More than 13,000 Nigerians are yearly gaining admission into American universities and higher colleges.
The figure was said to have been more than that before the outbreak of COVID-19 pandemic and the general lockdown when it went down to around 11,000 from 12,000. It has now increase even as Nigeria retains the 10th position globally among the countries with the highest number of foreign students in the US schools.
The Public Affairs Officer, US Consulate General Lagos, Stephen Ibelli, made this disclosure last week in Lagos at an inaugural higher education conference organised by the diplomatic mission.
The conference, with the theme ‘Opening new frontiers: Mobilising stakeholders to build long-term partnership between the US and Nigerian institutions of higher learning” had many Nigerian vice chancellors from both the public and private universities, as well as scholars from the US schools as participants.
Ibelli expressed the commitment of the U.S. government to always support initiatives that could promote access to quality education and strengthen human capital development for inclusive economic growth and development in Nigeria.
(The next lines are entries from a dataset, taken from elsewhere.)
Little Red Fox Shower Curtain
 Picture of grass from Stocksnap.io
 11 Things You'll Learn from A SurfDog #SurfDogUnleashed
He noted that “Nigerians no doubt love quality education under a stable academic calendar, hence, the reason many of them are attracted to the US schools either as tuition-paying or scholarship students.”
He, however, urged Nigerian universities to explore the longstanding U.S./Nigeria educational ties to open new frontiers, particularly in the area of open and distance learning, which is capable of enhancing quality of learning, teaching and research in Nigerian schools.
In his remark, the Executive Secretary of the National Universities Commission (NUC), Professor Abubakar Adamu Rasheed, represented by his deputy, Dr Chris Mayaki, said that Nigerian universities truly wanted to reposition for excellence and global competitiveness and had already started the process.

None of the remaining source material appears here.